BACKGROUND: Chronic low-level vascular dysfunction occurs at the onset of a number of disease states such as Alzheimer’s disease, in which it may be linked with the onset of neuronal dysfunction. However, it is not currently known how a chronic mild reduction in ATP availability affects neuronal and circuit function, because previous stroke-related studies have looked at much larger changes in oxygen or blood flow. How a given neuron will be affected by a failure to generate sufficient ATP should depend on factors such as its basal activity level, number of synaptic inputs and action potential rate. Small changes in blood flow could therefore gradually initiate an energy crisis in certain neuronal populations, leading to further neuronal dysfunction and cognitive decline.

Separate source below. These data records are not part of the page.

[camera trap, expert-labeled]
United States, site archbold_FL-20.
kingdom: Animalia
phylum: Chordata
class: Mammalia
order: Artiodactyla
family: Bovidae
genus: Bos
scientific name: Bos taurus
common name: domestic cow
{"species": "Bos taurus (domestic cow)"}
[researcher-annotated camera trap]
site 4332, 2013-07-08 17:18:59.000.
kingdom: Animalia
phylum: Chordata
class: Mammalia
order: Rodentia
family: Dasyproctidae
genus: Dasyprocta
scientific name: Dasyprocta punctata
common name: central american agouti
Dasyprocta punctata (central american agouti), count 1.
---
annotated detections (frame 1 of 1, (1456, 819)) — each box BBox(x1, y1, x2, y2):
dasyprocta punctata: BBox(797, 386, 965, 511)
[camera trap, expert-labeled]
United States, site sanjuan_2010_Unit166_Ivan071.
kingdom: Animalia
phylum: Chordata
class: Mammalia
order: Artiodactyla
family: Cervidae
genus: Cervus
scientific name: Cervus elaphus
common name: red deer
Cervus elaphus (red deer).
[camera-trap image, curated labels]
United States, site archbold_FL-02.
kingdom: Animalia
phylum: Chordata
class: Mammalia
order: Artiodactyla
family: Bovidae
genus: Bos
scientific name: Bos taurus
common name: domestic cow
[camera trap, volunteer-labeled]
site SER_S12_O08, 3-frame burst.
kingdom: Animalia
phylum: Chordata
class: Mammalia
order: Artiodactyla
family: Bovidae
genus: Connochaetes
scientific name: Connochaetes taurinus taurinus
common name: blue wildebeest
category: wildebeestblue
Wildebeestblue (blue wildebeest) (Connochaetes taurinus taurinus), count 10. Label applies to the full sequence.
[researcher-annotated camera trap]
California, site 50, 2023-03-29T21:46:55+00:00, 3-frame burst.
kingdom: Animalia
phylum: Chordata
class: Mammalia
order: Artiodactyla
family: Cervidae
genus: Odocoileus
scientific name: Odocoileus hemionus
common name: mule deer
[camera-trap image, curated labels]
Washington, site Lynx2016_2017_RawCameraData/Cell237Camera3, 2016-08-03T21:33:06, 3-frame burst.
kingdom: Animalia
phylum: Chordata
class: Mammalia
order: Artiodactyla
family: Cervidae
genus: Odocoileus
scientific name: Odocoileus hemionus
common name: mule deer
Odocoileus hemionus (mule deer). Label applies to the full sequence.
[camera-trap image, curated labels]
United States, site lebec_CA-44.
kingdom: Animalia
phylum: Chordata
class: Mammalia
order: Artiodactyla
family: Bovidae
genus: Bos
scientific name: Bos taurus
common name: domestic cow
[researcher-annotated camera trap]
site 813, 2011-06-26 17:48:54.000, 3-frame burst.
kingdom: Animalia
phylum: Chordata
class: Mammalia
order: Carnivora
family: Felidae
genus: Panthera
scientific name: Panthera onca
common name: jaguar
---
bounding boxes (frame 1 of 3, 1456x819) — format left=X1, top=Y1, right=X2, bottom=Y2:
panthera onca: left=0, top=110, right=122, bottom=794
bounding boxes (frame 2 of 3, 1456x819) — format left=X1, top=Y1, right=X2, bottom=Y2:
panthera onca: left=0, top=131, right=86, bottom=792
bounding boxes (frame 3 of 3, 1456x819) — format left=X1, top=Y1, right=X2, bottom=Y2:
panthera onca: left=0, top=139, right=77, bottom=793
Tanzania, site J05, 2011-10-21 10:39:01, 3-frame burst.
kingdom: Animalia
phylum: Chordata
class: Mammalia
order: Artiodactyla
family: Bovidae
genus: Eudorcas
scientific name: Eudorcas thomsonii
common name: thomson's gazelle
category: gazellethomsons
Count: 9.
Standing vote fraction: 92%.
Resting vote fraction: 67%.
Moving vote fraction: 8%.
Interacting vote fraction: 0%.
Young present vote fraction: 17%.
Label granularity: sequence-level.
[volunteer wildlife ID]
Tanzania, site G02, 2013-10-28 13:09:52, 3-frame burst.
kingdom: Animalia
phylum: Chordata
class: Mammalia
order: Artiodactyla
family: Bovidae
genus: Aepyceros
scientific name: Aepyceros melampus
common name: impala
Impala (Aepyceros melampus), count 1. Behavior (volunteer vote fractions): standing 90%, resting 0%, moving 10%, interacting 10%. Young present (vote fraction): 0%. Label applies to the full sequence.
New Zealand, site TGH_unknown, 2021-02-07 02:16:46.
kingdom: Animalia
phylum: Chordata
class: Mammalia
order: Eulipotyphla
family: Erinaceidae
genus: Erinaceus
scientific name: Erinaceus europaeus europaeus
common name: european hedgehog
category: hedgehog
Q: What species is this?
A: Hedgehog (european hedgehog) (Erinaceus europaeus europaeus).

EXPERIMENTAL PLANS: This project will express excitatory DREADDs in hippocampal smooth muscle cells and pericytes to allow regionally-specific mild reductions in cerebral blood flow. At the University of Sussex, we will use in vivo 2-photon and haemodynamic recordings from awake mice to measure how blood oxygenation, brain energy metabolism and the activity of individual excitatory and inhibitory neurons and blood vessels are impacted by small reductions in hippocampal blood flow, and whether any changes are associated with behavioural impairments on spatial memory tasks. At the University of Southampton we will use field recordings and patch clamp in brain slices to investigate whether intrinsic (passive and active) neuronal properties and synaptic inputs (miniature and evoked currents) are affected by different durations of restriction of hippocampal blood flow in principal CA1 neurons compared against fast spiking interneurons.

Together these experiments will reveal how mild restriction in hippocampal blood flow changes neuronal function and whether it could initiate processes leading to progressive restriction of neuronal energy availability. It will impact on our understanding of processes that lead to neurodegeneration and cognitive impairment.